Non-ASCII encoding

Tue Jul 1 16:56:11 UTC 2008

Jonathan Leffler wrote:
> 
> You've mis-characterized the problem.  UTF-8 doesn't have the quirk -- 
> MS operating systems have the quirk.  See: 
> http://unicode.org/faq/utf_bom.html#BOM
> 
> We can note one of the parting comments in the FAQ:
> 
> A particular protocol (e.g. Microsoft conventions for .txt files) may 
> require use of the BOM on certain Unicode data streams, such as files. 
> When you need to conform to such a protocol, use a BOM.
> 
> We can also note that none of the TZ data files are .txt files (because 
> they do not have the extension .txt in the file name) - and therefore do 
> not need the BOM.  Or a tool can be provided that stuffs a UTF-8 BOM 
> (bytes 0xEF 0xBB 0xBF in that sequence) at the start of the file, 
> transferring it to the MS format.

I'm in complete agreement that UTF-8 without BOM is the 'correct' solution.

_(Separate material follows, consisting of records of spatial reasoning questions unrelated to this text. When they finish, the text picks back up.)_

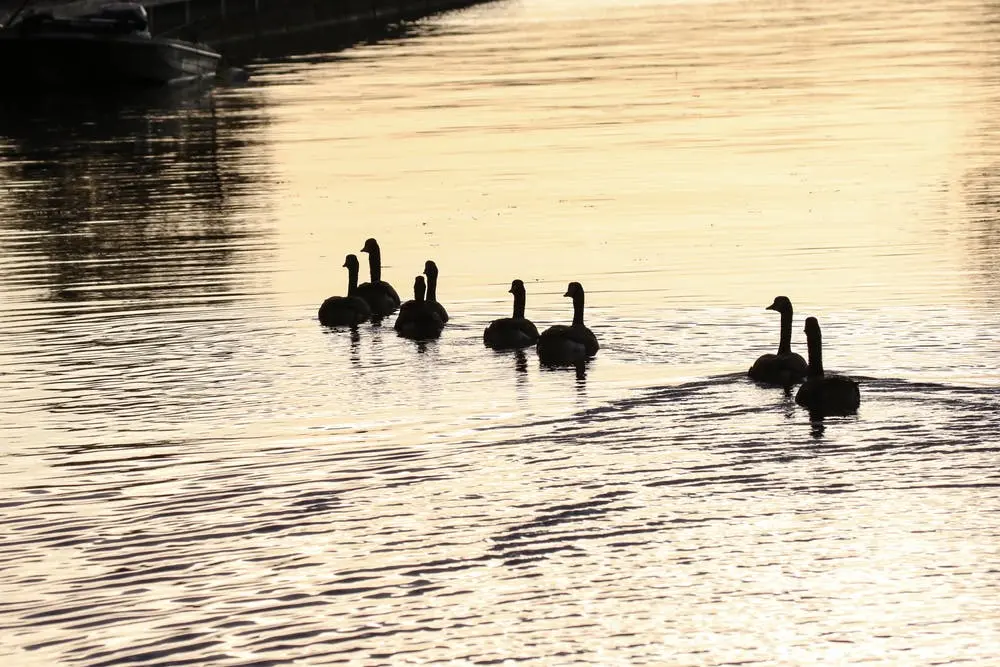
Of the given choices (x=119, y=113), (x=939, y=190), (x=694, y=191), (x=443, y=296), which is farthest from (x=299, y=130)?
(x=443, y=296)

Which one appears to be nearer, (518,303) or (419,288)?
(518,303)

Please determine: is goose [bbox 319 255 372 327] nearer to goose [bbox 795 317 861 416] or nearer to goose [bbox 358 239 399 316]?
goose [bbox 358 239 399 316]

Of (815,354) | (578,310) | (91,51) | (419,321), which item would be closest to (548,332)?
(578,310)

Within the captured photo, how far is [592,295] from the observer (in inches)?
1050

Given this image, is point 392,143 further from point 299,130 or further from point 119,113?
point 119,113

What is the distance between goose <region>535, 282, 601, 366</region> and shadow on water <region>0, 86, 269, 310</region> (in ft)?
20.9

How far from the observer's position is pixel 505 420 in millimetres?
19750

It's worth pointing out that MS Notepad correctly detects and renders 
UTF-8/no BOM as UTF-8; there's just no way to stop it from writing a BOM 
when a file is saved. Thus the only people likely to be affected by 
UTF-8/no BOM are those who download tz files, open and save them in 
Notepad, then pass these files to a BOM-unaware parser. It all seems 
fairly unlikely, and really is down to the user's choice of 'faulty' tools.

Andy

--
FoxClocks